The answer must give back every line of the data exactly, with no pictures.
[Start of Attachment]
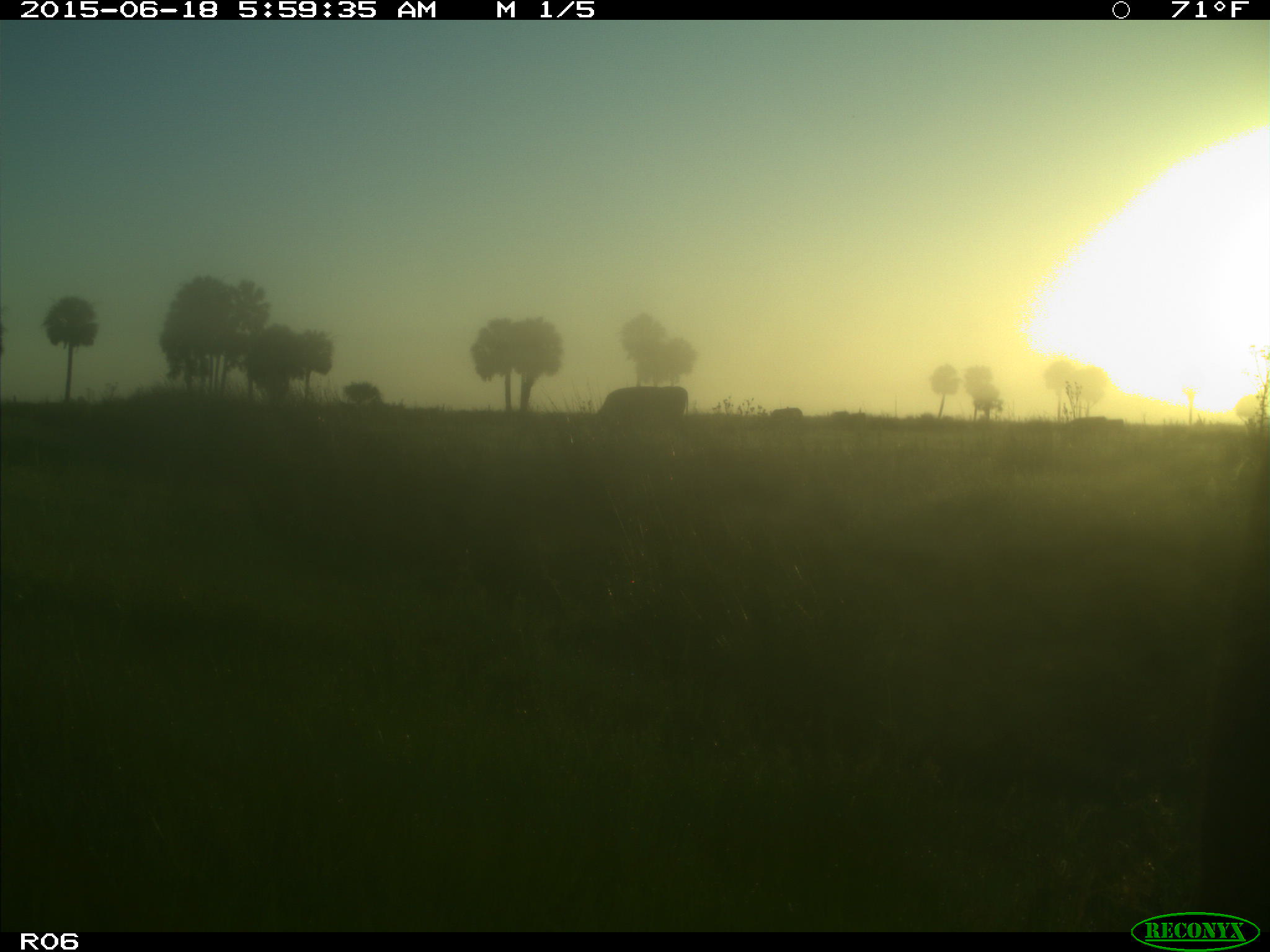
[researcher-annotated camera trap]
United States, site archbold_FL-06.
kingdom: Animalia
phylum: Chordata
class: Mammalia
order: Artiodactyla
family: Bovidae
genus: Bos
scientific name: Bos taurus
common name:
[End of Attachment]
#### RESULT BELOW:
[researcher-annotated camera trap]
United States, site archbold_FL-06.
kingdom: Animalia
phylum: Chordata
class: Mammalia
order: Artiodactyla
family: Bovidae
genus: Bos
scientific name: Bos taurus
common name:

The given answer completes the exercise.